WRITTEN EXERCISE: Format every line of the listing below as a JSON list of strings, one string per line, leaving out blank lines.

--- BEGIN ---

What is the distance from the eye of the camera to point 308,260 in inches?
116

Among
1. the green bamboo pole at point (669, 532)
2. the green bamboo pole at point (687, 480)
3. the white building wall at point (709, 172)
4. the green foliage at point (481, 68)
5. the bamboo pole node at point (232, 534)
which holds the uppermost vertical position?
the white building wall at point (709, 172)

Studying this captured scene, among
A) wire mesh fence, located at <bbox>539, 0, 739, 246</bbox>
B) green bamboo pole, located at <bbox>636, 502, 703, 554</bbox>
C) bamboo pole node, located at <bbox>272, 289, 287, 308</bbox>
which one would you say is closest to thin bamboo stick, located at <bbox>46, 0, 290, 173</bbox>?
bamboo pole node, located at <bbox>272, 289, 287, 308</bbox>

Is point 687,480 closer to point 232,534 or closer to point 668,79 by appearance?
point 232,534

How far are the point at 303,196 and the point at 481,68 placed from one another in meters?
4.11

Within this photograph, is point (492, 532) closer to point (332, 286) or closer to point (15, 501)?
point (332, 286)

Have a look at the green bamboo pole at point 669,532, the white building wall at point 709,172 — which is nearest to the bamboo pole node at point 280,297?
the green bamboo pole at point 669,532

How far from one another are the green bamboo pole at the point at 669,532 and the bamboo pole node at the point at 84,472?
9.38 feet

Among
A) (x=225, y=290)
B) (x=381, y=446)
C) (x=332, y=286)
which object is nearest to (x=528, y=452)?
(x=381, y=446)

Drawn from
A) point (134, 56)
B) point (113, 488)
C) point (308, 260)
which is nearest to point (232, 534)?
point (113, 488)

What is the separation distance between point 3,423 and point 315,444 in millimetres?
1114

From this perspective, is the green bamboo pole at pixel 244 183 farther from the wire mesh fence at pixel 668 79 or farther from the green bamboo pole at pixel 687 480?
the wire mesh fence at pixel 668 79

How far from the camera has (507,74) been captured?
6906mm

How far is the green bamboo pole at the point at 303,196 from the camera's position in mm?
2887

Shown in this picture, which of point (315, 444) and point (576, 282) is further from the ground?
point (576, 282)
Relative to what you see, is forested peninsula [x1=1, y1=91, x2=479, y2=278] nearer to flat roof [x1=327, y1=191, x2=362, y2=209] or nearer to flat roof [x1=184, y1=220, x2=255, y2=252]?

--- END ---

ANSWER TO THIS TASK:
[
  "What is the distance from the eye of the camera to point 308,260 in inches?",
  "116",
  "Among",
  "1. the green bamboo pole at point (669, 532)",
  "2. the green bamboo pole at point (687, 480)",
  "3. the white building wall at point (709, 172)",
  "4. the green foliage at point (481, 68)",
  "5. the bamboo pole node at point (232, 534)",
  "which holds the uppermost vertical position?",
  "the white building wall at point (709, 172)",
  "Studying this captured scene, among",
  "A) wire mesh fence, located at <bbox>539, 0, 739, 246</bbox>",
  "B) green bamboo pole, located at <bbox>636, 502, 703, 554</bbox>",
  "C) bamboo pole node, located at <bbox>272, 289, 287, 308</bbox>",
  "which one would you say is closest to thin bamboo stick, located at <bbox>46, 0, 290, 173</bbox>?",
  "bamboo pole node, located at <bbox>272, 289, 287, 308</bbox>",
  "Is point 687,480 closer to point 232,534 or closer to point 668,79 by appearance?",
  "point 232,534",
  "How far are the point at 303,196 and the point at 481,68 placed from one another in meters?",
  "4.11",
  "Within this photograph, is point (492, 532) closer to point (332, 286) or closer to point (15, 501)?",
  "point (332, 286)",
  "Have a look at the green bamboo pole at point 669,532, the white building wall at point 709,172 — which is nearest to the bamboo pole node at point 280,297?",
  "the green bamboo pole at point 669,532",
  "How far from one another are the green bamboo pole at the point at 669,532 and the bamboo pole node at the point at 84,472?",
  "9.38 feet",
  "Among",
  "A) (x=225, y=290)",
  "B) (x=381, y=446)",
  "C) (x=332, y=286)",
  "which object is nearest to (x=528, y=452)?",
  "(x=381, y=446)",
  "Drawn from",
  "A) point (134, 56)",
  "B) point (113, 488)",
  "C) point (308, 260)",
  "which is nearest to point (232, 534)?",
  "point (113, 488)",
  "What is the separation distance between point 3,423 and point 315,444 in millimetres?",
  "1114",
  "From this perspective, is the green bamboo pole at pixel 244 183 farther from the wire mesh fence at pixel 668 79 or farther from the green bamboo pole at pixel 687 480?",
  "the wire mesh fence at pixel 668 79",
  "How far from the camera has (507,74) been captured?",
  "6906mm",
  "How far is the green bamboo pole at the point at 303,196 from the camera's position in mm?",
  "2887",
  "Shown in this picture, which of point (315, 444) and point (576, 282) is further from the ground?",
  "point (576, 282)",
  "Relative to what you see, is forested peninsula [x1=1, y1=91, x2=479, y2=278] nearer to flat roof [x1=327, y1=191, x2=362, y2=209] or nearer to flat roof [x1=184, y1=220, x2=255, y2=252]?"
]